Von Jäger selbst zum Beispiel stammt die "Strand-Kalligraphie": Drei Bilder zeigen angeschwemmtes Seegras, das aber kaum mehr als solches zu erkennen ist. Alle Farbe hat der Fotograf den Aufnahmen entzogen, und die Kontraste hochgefahren, so dass feine, grafische Arbeiten entstanden sind. "Jetzt erinnert mich das Gras an Zeichen in einer unbekannten Schrift. Oder was sehen Sie?", fragt er.

Wer kann das lesen? Volker Jäger hat am Strand Kalligrafie entdeckt. (Foto: Volker Jäger/oh)

Ebenfalls ohne Farbe arbeitet Bernhard Jungwirth bei seiner fünfteiligen Serie "Unterwegs", der ein Zitat von Goethe beigestellt ist: "Nur wo du zu Fuß warst, bist du auch wirklich gewesen." Als passionierter Wanderer hat Jungwirth auf Fernwanderwegen in Deutschland und der Schweiz fotografiert und dabei unterschiedliche Landschaften als auch Wettersituationen festgehalten. Besonders reizvoll aber sind diese Aufnahmen, weil den eigentlich gängigen Motiven hier die Farbe fehlt.

Mal nicht in schwarz-weiß, sondern mit ein bisschen Farbe hat Sebastian Kugler ein für ihn typisches Sujet gestaltet: die mit einer Folie tanzende Frau. Durch eine vergleichsweise lange Belichtungszeit und eine fast monochrome Farbgebung verleiht er diesen Szenen - Titel: "In Bewegung" - eine sanfte und zugleich geheimnisvolle Wirkung.

Vorhang auf! Sebastian Kugler inszeniert seine Motive sehr gerne. (Foto: Sebastian Kugler/oh)

Mit sehr wenig Farbe kommt auch Gisela Wimmer aus. "Dramatisch..." hat sie ihre kleine Serie getauft - völlig zu Recht. Obwohl eigentlich nur Pfützen zu sehen sind. Doch die darin eingefangenen Spiegelungen von Wolken und Bäumen haben es in sich, vor allem, weil Oberflächeneis die Perspektive verschiebt. Außerdem setzt die Sonne effektvolle Highlights in die düstere Szenerie.

Sehr künstlerisch kommen auch die Arbeiten von Norbert Alexy daher. Er hat mit seiner Kamera die Säulenhalle "Stoa 169" bei Polling besucht und stellt dem Betrachter nun vier dieser individuell gestalteten Pfeiler vor - sowohl mit Aufnahmen aus besonderen Perspektiven als auch von einzelnen Details.

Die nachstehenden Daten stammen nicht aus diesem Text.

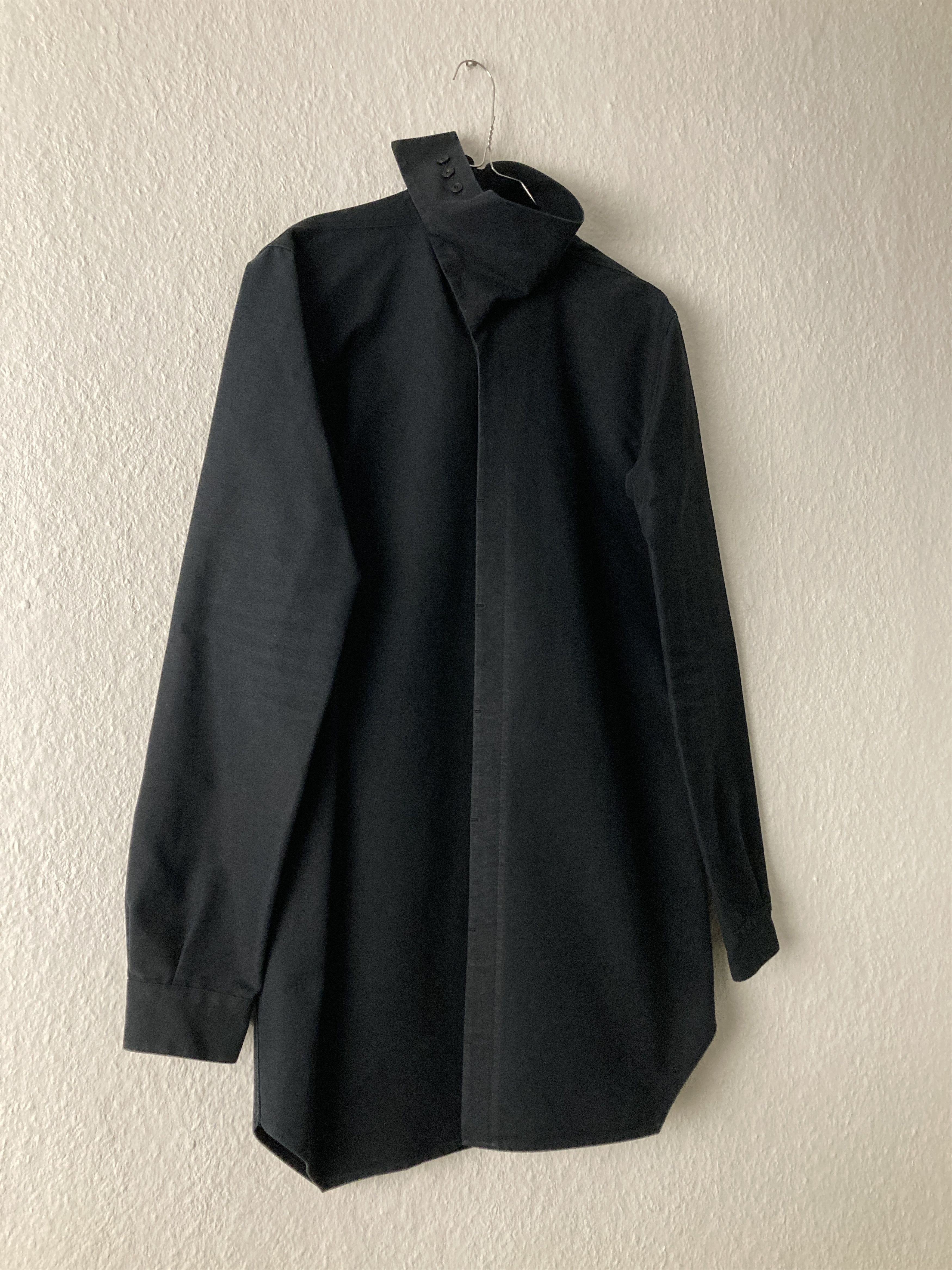 Rick Owens S/S 13 "ISLAND" Trench Collar Shirt Rick Owens L Size US L / EU 52-54 / 3 - 6 Thumbnail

Kunstsäulen künstlerisch in Szene gesetzt hat Norbert Alexy. (Foto: Norbert Alexy/oh)

Ein in der Schau öfter wiederkehrendes Sujet ist die die Architekturfotografie. Da gibt es von Harald Biebel bunte portugiesische Strandhäuser zu sehen und moderne Architektur aus besonderem Blickwinkel, an anderer Stelle den schiefen Turm von Pisa, von Gilbert Pinggera extra verwackelt in Szene gesetzt, oder "Urbane Projektionen" von Sebastian Kugler. Diese Abstraktionen erzeugen durch starke horizontale wie auch vertikale Linien und leuchtende Farbpartien eine nachhaltige Spannung.

Ebenfalls häufig um Architektur geht es bei den diesjährigen AV-Schauen der Fotofreunde. Norbert Alexy belebt am Königsplatz den Slapstick-Stil wieder, Volker Jäger entführt die Zuschauer in den ehemaligen "Regierungsbunker" im Ahr-Tal bei Bonn und Harald Biebel hat sich sowohl die Stadt der Künste und Wissenschaften in Valencia als auch eine ehemalige Porzellanfabrik in Arzberg, Oberfranken, angesehen.

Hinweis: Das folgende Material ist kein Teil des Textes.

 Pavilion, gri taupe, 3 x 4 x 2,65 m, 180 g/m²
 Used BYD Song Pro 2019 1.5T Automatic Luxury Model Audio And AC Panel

Harald Biebel ist ein Perfektionist. Diese Aufnahme zum Beispiel hat er zeitaufwändig in Fineart-Technik bearbeitet. (Foto: Harald Biebel/oh)

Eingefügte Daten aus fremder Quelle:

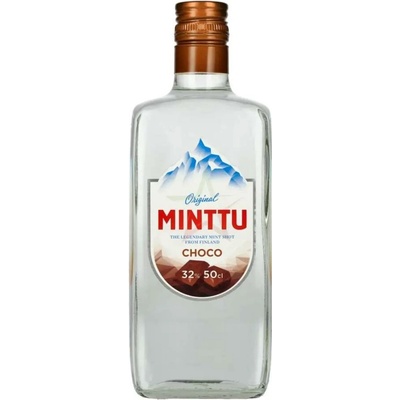Minttu Choco 32% 0,5 l (holá láhev)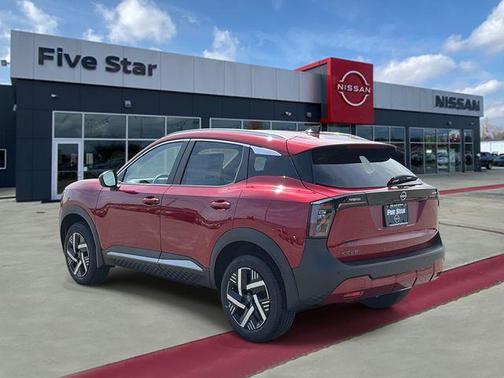 Scarlet Ember Tintcoat 2026 Nissan Kicks SV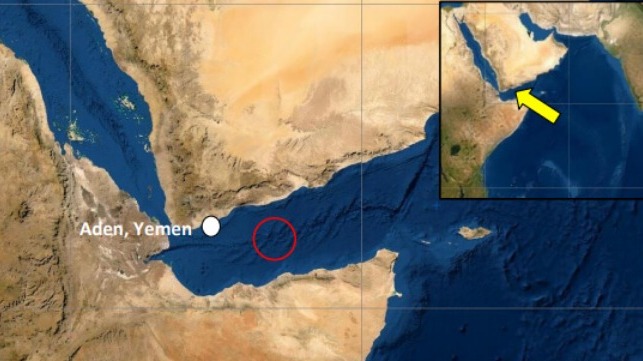Los hutíes lanzan nuevos ataques en el Golfo de Adén horas después de los ataques de Estados Unidos y el Reino Unido 1 Golfo de Aden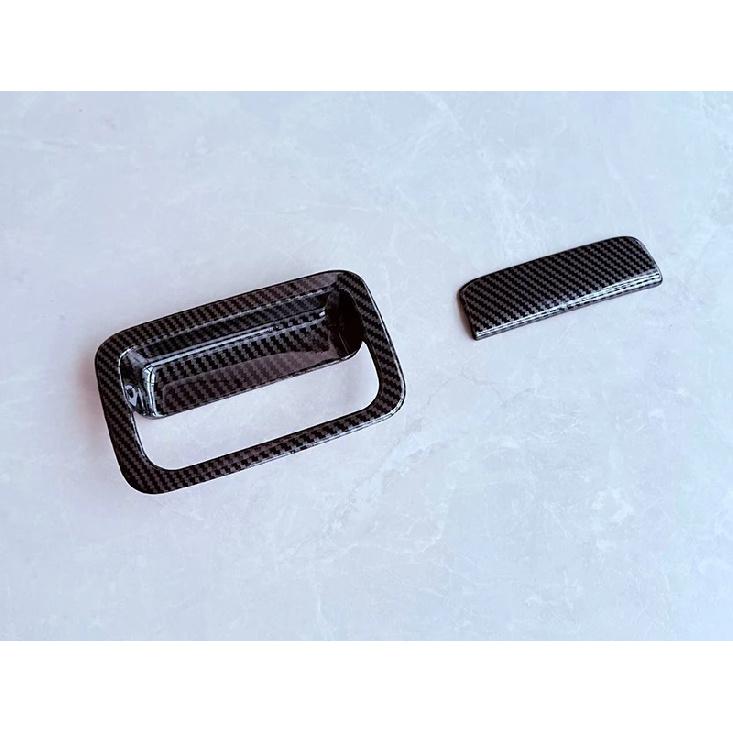 For Suzuki Jimny JB64W/JB74/JC74W 2018-2025 Car Accessories ABS Chrome Rear Door Handle Cover Decoration Trim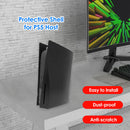 Gaming Console Faceplate Cover for PS5 Disk Edition Skin Protective Panel  Newly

Ebenfalls oft vertreten ist das Thema Strand, nicht nur bei Jägers Kalligrafie. Biebel und Kugler waren an der Atlantikküste unterwegs, beide haben mit längeren Belichtungszeit und bewegter Kamera experimentiert. Bei Kugler besticht der gekonnte Kontrast aus weichgezeichnetem Hintergrund und scharfen, also hart konturierten Menschen, Biebel hingegen legt seinen Fokus auf die Weite und das große goldene Leuchten am Horizont. Wimmer wiederum hat "Das große Aufräumen" an der Adria eingefangen: Zum Ende der Sommersaison werden die Bataillone aus Liegen und Schirmen winterfest gemacht. Eine ganz besondere Stimmung.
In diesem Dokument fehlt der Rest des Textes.